**Sezione di testo:**
● ● ● ● ● ● ●

Il secondo motivo, pur deducendo vizi motivazionali, si conclude con il seguente quesito: … se sia determinante ai fini della decisione la circostanza che l’Hotel Star, pur avendo riconosciuto l’errore nell’inserzione pubblicitaria, ha erroneamente omesso di chiamare in garanzia il responsabile anche per provare in contraddittorio le proprie asserzioni. Enunci la corte il relativo principio di diritto.
2.1. Entrambi i motivi, collegati, sono inammissibili, sulla base della giurisprudenza consolidata della Corte di legittimità. Si è affermato che "il quesito non può consistere in una mera richiesta di accoglimento del motivo o nell’interpello della S.C. in ordine alla fondatezza della censura così come illustrata nello svolgimento dello stesso motivo, ma deve costituire la chiave di lettura delle ragioni esposte e porre la medesima Corte in condizione di rispondere ad esso con l’enunciazione di una "regula iuris" che sia, in quanto tale, suscettibile di ricevere applicazione in casi ulteriori rispetto a quello sottoposto all’esame del giudice che ha pronunciato la sentenza impugnata…..la Corte di legittimità deve poter comprendere dalla lettura del solo quesito, inteso come sintesi logico-giuridica della questione, l’errore di diritto asseritamene compiuto dal giudice e quale sia, secondo la prospettazione dei ricorrente, la regola da applicare (Sez. Un. 14 febbraio 2008, n. 3519). Ancora, si è chiarito che il quesito di diritto deve compendiare: a) la riassuntiva esposizione degli elementi di fatto sottoposti al giudice di merito; b) la sintetica indicazione della regola di diritto applicata da quel giudice; c) la diversa regola di diritto che, ad avviso del ricorrente, si sarebbe dovuta applicare al caso di specie.". Con conseguente inadeguatezza del quesito di diritto che si limiti a chiedere alla S.C. puramente e semplicemente di accertare se vi sia stata o meno la violazione di una determinata disposizione di legge (Cass. 30 settembre 2008, n. 24339).

● ● ● ● ● ● ●

**Consegna A:** Ricopia dal brano della sentenza il tratto che va da "Il secondo motivo, pur" fino a "principio di diritto.".
**Consegna B:**
Rispondi in breve a queste domande sul brano della sentenza:
(i) Secondo il quesito del secondo motivo, quale albergo ha riconosciuto l'errore nell'inserzione pubblicitaria?
(ii) Come vengono giudicati i due motivi, collegati fra loro?
(iii) Quale pronuncia viene citata a proposito dell'inadeguatezza del quesito che chiede soltanto di accertare la violazione di una disposizione di legge?
**Consegna C:** Riprendi il brano della sentenza subito dopo la sua ultima frase e proseguilo.

**Estratti dei record:**

● ● ● ● ● ● ●

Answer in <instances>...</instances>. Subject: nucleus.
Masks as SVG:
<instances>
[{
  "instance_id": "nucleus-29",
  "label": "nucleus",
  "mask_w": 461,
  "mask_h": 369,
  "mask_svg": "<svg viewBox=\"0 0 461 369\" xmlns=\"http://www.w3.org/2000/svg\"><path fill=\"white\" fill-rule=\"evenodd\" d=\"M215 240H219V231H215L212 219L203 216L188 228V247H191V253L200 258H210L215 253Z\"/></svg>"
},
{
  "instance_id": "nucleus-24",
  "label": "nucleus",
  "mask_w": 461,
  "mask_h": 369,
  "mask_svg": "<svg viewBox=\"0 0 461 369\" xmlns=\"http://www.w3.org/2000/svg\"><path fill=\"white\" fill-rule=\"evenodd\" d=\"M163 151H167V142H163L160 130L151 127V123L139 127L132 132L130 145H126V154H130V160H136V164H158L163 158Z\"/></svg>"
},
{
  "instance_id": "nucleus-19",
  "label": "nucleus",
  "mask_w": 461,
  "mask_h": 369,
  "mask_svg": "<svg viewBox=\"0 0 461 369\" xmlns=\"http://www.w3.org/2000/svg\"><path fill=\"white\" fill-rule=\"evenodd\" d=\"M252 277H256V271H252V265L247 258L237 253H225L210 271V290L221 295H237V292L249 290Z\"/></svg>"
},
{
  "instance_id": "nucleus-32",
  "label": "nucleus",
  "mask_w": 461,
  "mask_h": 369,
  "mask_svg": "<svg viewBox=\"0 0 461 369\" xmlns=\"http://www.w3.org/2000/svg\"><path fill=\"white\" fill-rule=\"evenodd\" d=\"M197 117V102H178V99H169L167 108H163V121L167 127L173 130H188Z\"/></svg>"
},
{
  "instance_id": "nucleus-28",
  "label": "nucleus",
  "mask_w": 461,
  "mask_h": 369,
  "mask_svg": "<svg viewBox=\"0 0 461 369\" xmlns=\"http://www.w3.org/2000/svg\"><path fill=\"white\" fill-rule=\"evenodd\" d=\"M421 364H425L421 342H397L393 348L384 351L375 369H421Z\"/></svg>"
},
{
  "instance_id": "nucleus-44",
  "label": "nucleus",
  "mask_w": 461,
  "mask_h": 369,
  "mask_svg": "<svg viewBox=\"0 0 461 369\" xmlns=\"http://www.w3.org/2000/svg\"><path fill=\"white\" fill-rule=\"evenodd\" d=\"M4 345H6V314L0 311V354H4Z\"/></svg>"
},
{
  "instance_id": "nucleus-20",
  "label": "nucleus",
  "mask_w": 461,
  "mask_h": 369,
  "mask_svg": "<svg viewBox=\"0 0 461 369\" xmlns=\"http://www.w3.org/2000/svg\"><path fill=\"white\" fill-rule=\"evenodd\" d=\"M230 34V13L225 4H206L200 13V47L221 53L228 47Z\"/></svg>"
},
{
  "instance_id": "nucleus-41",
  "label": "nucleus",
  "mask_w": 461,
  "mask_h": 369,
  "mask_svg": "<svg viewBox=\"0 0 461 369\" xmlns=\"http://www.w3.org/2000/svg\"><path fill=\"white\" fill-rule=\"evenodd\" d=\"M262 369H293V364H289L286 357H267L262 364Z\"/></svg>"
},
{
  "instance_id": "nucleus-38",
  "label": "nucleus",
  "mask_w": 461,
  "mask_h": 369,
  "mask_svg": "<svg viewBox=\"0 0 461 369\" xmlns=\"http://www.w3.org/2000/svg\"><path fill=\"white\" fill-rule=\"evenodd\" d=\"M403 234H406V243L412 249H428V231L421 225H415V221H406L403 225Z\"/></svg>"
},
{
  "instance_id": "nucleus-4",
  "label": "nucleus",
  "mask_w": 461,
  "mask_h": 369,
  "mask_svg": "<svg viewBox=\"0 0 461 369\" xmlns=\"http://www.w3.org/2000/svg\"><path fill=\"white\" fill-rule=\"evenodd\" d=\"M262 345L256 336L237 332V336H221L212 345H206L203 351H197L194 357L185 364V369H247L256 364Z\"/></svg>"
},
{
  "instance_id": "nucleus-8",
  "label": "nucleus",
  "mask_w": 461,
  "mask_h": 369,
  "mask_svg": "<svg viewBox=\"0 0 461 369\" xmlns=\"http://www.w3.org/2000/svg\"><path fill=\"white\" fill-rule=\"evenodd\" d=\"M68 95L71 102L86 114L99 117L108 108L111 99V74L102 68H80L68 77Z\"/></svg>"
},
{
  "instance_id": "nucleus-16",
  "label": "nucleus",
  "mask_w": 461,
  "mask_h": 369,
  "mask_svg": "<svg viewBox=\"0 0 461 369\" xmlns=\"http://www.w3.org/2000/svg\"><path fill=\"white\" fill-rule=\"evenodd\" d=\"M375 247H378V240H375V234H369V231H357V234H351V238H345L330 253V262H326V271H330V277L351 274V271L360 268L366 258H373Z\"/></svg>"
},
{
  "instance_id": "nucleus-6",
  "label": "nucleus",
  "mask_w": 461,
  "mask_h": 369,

● ● ● ● ● ● ●

**Risposta A:**
Il secondo motivo, pur deducendo vizi motivazionali, si conclude con il seguente quesito: … se sia determinante ai fini della decisione la circostanza che l’Hotel Star, pur avendo riconosciuto l’errore nell’inserzione pubblicitaria, ha erroneamente omesso di chiamare in garanzia il responsabile anche per provare in contraddittorio le proprie asserzioni. Enunci la corte il relativo principio di diritto.

**Risposta B:**
(i) L'Hotel Star.
(ii) Inammissibili.
(iii) Cass. 30 settembre 2008, n. 24339.

**Risposta C:**
2.2. Nella specie, è evidente la non corrispondenza del quesito del primo motivo ai requisiti richiamati.
Quanto al secondo quesito, i fini della inammissibilità rileva, inoltre, la formulazione di un quesito giuridico – comunque astratto, generico e non conferente rispetto al decisum – all’esito di un motivo in cui si denuncia difetto di motivazione, che avrebbe dovuto concludersi con una sintesi rispetto al fatto controverso.
3. Il terzo motivo, con il quale si deduce la violazione di più norme processuali, censura la parte della sentenza che nega l’esistenza della prova in ordine al danno lamentato.
Resta assorbito dalla pronuncia di inammissibilità dei primi due motivi, concernenti l’an della responsabilità. Comunque, anche il relativo quesito è astratto e generico.
4. In conclusione, il ricorso è inammissibile. Le spese processuali seguono la soccombenza.
P.Q.M.
LA CORTE DI CASSAZIONE dichiara inammissibile il ricorso e condanna i ricorrenti in solido al pagamento, in favore del controricorrente, delle spese processuali del giudizio di cassazione, che liquida in Euro 1.000,00, di cui Euro 200,00 per spese, oltre alle spese generali ed agli accessori di legge.
Così deciso in Roma, il 10 luglio 2012.